Task directions
Your answer should repeat every line of the records below in which the word "camera" appears.

Exercise inputs

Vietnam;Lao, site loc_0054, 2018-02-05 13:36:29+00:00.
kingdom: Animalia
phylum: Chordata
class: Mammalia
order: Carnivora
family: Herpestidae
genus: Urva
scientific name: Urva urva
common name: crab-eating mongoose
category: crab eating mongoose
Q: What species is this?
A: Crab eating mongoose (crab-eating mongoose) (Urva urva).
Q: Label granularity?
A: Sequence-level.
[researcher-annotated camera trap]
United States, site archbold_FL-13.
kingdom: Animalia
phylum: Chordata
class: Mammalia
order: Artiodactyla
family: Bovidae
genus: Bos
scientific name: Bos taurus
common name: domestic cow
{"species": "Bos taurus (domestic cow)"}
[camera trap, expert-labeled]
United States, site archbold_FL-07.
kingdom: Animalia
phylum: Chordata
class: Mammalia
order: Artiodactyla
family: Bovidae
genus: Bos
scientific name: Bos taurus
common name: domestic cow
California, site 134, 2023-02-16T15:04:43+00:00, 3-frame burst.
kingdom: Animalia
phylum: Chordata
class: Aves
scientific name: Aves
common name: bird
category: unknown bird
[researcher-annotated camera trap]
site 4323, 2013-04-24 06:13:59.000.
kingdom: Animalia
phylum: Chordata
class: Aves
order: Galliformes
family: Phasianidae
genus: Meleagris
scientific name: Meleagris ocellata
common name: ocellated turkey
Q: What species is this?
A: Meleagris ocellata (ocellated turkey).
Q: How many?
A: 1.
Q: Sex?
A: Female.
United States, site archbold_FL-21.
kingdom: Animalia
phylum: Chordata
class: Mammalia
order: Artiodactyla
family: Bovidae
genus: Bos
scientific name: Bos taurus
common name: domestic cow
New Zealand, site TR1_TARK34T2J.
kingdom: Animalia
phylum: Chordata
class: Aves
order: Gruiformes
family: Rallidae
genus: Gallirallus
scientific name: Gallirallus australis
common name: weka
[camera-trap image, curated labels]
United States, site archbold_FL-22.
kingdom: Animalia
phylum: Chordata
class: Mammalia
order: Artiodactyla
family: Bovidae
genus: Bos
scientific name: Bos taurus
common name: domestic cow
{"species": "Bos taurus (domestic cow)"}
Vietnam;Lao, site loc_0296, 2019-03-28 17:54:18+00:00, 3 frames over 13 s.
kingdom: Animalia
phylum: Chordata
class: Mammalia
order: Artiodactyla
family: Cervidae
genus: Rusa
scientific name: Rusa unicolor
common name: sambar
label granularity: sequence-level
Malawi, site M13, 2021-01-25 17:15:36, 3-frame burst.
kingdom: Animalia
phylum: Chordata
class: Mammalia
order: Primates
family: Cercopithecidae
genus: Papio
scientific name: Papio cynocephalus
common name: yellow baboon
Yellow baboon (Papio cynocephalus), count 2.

Answer space
[researcher-annotated camera trap]
[camera trap, expert-labeled]
[researcher-annotated camera trap]
[camera-trap image, curated labels]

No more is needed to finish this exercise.